An aim of his Team 69, similar to that of Christian Zuerrer’s Black Star Sailing Team from Switzerland, is to start with a young, but talented national crew – all from France – and to grow en masse as a team. Thus Team 69’s crew mostly come from southwest France and features old hands like Col and Blondel and multihull ace Devan le Bihan and young sailors like Sandro Lacan, the Marseille sailor who has achieved success on the Diam 24 trimaran and Albane Dubois, who represented France in the women's 49er FX in Tokyo or Jules Bidegaray, from Hyeres, a French youth sailor and match racer, who was on the French SailGP team with le Bihan and more recently part of Dona Bertarelli and Yann Guichard’s Spindrift racing TF35 flying catamaran crew.
Déage has a long term view for Team 69 - gelling as a team in the first seasons and winning races by year three.
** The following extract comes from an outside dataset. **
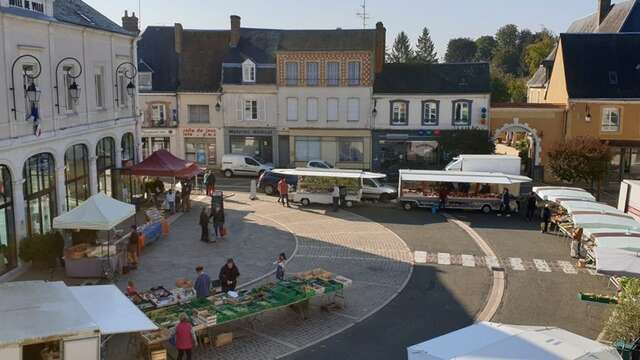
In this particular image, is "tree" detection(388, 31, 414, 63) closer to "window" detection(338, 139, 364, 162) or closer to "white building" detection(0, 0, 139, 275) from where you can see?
"window" detection(338, 139, 364, 162)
He is new to the RC44 as is most of his crew – even the highly experienced Sébastian Col has not sailed in the class since his stint as tactician on Igor Lah’s Team CEEREF before British ace Adrian Stead took the role more than a decade ago. “I have been living my dream now for the last two days,” says Déage. “It is more pressure for me because we are racing in the fleet. Compared to my crew, my level is low and I need to bridge the gap with them, to minimise my errors.”
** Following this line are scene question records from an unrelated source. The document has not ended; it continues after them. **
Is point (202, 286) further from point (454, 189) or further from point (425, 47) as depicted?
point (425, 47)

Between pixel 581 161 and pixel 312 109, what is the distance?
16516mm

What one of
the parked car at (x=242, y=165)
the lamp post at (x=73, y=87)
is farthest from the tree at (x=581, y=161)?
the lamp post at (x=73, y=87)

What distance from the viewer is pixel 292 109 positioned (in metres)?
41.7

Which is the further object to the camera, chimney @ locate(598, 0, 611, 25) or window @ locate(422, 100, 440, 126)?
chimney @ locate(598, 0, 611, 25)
A greater surprise here is the absence of Cameron Appleton, whose presence calling tactics on Chris Bake’s Team Aqua has been a feature of every 44Cup event since the class’ dawn. However this week he is recuperating from an operation and his position is being filled by Welsh 470 gold medallist Hannah Mills. These days she works closely with Chris Bake at his Emirates UK Sail GP team and on the Athena Pathway, that fast tracks the development of women and youth sailors into professionals targeting SailGP and the America’s Cup.
Mills’ participation on Team Aqua will be the first time a RC44 has had a female tactician. Just adding to the pressure will be that while Mills is as good as they get in dinghies and has recently been enjoying life in the fast lane aboard flying catamarans, this will be one of her first ever races in a keelboat…
“It will be a big learning curve, but luckily the guys are all over it,” she muses. Confident? “Not very! I am confident in the team. All of the stuff - like tacking and crossing and judging manoeuvres are the hard parts to pick up. By Sunday I’ll be in a much better place!” However she is already coming to terms with the RC44 boat: “They are awesome, really good fun. I am looking forward to ripping downwind. I love their close racing.”
Fellow British former 470 World Champion Nic Asher is enjoying being back in Lanzarote, where he first raced the RC44’s trial boat at the beginning of 2022. “The set-up is super simple with the hotel and the marina and I like the sailing here - it is tricky. It can be wavy with a tiny bit of current - it is an interesting venue.” Fortunately this week the northeasterly trade winds, for which the Canary Isles are famous, will be blowing. “The forecast was looking light, but now it is looking better,” continues Asher. “I enjoy it here – but let’s see if I am still saying that at the end of the week!”